** EXERCISE REQUIREMENTS **
- A) From the post on paging below, extract the passage starting at "We can always" up to and including "of my dataset.".
- B) In the post on paging below, what does a typical paging library take as input to provide a set of results?
- C) Decide whether each statement agrees with the post on paging below, answering yes or no and quoting the words that settle it: (i) The author objects to procedural abstraction. (ii) Paging can lower the peaks of the demand/time graph. (iii) Good library support for paging mutable data is easy to find.

** PAGE TEXT **
-.-.-
Sean Foy: Paging for Mutable Data

Many web applications provide segmented result sets in response to queries. This approach can conserve server-side effort when users decide to reformulate a query or use partial results rather than actually attending to all the results. Even if a user will eventually demand the complete set of results, paging can smooth the demand/time graph, lowering the peaks.

It's easy to find library support for paging, but it's rare to find good support for paging mutable data. Typically the library provides a set of results given an integer offset and page size. Another way to characterize this functionality is to say that the library does integer arithmetic. I don't object to procedural abstraction, but it seems to me that this is not only simple but simplistic.

We can always enumerate our datasets, but I think that users don't normally care about specific offsets. I for one normally care about the whole set of results that satisfy my query. Or at least I think I do, until I see from the results that my query spec wasn't quite right. Anyway, I think we users normally formulate queries in terms of the problem domain, not in terms of sequences of integers. I don't normally care about the eleventh or the twenty sixth result because of its ordinal rank; I just want the next element of my dataset.
-.-.-
** STORED ROWS **
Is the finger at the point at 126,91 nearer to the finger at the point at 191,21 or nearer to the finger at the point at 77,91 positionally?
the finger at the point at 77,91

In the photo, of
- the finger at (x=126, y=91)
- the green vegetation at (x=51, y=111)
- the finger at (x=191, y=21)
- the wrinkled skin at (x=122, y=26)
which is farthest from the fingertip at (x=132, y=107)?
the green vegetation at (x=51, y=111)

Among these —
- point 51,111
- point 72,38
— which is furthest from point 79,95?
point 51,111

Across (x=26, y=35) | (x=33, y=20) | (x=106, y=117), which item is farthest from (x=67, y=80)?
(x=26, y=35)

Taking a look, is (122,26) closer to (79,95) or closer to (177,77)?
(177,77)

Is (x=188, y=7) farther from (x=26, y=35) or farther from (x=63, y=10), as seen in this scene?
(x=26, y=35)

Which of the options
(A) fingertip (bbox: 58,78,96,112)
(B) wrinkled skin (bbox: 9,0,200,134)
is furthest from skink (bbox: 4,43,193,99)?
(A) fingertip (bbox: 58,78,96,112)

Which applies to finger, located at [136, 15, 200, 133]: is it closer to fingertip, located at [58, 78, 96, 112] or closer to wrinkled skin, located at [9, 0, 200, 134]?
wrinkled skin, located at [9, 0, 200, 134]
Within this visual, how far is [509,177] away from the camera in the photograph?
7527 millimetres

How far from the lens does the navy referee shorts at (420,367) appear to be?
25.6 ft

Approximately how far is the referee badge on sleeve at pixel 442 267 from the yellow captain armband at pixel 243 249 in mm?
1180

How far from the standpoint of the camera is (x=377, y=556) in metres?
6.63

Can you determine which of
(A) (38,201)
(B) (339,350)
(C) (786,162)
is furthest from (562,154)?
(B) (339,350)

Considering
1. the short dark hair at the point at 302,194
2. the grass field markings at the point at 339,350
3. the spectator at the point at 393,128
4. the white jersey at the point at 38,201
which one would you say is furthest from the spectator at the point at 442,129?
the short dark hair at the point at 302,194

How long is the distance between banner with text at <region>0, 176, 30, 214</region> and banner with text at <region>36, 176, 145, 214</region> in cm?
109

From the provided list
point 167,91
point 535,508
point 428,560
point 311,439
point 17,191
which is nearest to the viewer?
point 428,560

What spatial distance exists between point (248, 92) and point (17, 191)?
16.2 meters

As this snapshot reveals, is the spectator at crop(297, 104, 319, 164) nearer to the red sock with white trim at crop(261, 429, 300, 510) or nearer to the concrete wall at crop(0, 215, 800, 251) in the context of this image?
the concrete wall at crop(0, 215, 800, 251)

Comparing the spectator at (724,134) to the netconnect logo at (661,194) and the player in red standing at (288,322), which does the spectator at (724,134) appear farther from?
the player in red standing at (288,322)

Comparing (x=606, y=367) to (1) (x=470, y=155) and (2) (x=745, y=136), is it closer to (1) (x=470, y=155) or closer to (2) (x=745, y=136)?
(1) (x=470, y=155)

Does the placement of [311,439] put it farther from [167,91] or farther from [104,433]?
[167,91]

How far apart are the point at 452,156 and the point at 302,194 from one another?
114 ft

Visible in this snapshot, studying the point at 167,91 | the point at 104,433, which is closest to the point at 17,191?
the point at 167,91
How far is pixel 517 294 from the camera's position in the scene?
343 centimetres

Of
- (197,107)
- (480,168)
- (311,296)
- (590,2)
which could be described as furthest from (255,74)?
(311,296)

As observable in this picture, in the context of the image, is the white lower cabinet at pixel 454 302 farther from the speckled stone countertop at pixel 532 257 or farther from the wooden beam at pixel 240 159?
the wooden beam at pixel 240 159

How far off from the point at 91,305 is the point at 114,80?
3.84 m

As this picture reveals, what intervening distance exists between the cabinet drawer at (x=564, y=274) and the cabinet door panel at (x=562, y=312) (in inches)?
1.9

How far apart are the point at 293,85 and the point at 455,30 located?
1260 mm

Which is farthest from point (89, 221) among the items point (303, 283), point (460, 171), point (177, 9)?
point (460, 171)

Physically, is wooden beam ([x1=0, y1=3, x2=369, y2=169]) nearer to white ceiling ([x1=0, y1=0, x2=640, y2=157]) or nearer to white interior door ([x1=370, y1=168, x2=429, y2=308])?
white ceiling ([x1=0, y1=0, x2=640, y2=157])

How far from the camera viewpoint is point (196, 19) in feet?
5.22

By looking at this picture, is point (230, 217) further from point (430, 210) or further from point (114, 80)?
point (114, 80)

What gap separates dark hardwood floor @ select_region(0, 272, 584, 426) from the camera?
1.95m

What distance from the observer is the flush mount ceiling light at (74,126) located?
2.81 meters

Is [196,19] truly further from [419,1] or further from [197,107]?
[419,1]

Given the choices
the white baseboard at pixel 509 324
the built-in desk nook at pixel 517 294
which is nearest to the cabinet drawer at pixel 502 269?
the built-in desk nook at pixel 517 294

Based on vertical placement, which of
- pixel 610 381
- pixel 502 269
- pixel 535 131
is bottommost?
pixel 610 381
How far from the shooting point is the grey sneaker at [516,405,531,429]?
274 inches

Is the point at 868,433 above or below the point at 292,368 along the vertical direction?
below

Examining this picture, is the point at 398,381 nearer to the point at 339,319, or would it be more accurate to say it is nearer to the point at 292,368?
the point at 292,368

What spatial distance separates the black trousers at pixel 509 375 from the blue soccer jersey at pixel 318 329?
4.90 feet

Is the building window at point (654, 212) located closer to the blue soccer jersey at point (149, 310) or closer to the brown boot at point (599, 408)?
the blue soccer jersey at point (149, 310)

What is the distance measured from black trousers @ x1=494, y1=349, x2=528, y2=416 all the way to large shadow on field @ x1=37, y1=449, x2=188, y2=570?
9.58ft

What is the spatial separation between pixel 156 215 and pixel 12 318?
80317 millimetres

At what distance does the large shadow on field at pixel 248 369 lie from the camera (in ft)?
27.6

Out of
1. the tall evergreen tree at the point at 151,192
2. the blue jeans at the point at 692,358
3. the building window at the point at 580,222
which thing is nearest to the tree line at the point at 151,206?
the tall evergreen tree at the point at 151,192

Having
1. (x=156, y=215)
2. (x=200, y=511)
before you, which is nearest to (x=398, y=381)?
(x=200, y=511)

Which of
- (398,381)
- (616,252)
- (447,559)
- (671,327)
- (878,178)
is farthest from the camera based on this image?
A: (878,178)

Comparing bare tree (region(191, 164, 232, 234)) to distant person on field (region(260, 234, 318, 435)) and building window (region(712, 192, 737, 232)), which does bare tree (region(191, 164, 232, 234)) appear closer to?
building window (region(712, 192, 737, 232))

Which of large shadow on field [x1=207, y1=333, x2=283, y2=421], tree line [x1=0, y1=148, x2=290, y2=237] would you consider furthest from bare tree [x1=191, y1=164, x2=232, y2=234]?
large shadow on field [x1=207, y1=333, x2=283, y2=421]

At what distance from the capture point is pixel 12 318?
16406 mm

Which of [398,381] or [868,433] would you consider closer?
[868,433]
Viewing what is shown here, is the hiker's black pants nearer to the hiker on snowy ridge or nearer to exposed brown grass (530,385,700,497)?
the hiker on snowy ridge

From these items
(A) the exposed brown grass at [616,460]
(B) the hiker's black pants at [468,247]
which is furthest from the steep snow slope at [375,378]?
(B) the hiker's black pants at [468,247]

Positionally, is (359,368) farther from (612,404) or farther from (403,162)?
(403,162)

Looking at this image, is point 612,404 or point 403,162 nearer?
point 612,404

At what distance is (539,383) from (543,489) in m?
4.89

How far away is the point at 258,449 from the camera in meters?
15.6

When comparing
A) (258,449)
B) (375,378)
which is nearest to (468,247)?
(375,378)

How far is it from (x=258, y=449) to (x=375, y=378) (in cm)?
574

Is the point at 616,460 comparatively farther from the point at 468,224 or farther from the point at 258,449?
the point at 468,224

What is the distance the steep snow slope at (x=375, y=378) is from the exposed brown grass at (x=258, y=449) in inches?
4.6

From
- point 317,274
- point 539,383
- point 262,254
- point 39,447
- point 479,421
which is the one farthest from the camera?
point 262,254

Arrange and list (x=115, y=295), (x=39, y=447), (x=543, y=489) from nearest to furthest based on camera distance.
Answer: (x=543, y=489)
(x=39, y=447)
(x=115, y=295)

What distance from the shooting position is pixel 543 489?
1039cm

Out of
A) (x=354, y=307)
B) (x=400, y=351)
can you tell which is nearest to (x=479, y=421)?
-.-.-
** SOLUTIONS BY TASK **
- A)
We can always enumerate our datasets, but I think that users don't normally care about specific offsets. I for one normally care about the whole set of results that satisfy my query. Or at least I think I do, until I see from the results that my query spec wasn't quite right. Anyway, I think we users normally formulate queries in terms of the problem domain, not in terms of sequences of integers. I don't normally care about the eleventh or the twenty sixth result because of its ordinal rank; I just want the next element of my dataset.

- B) An integer offset and page size.

- C)
(i) No: "I don't object to procedural abstraction"
(ii) Yes: "paging can smooth the demand/time graph, lowering the peaks"
(iii) No: "it's rare to find good support for paging mutable data"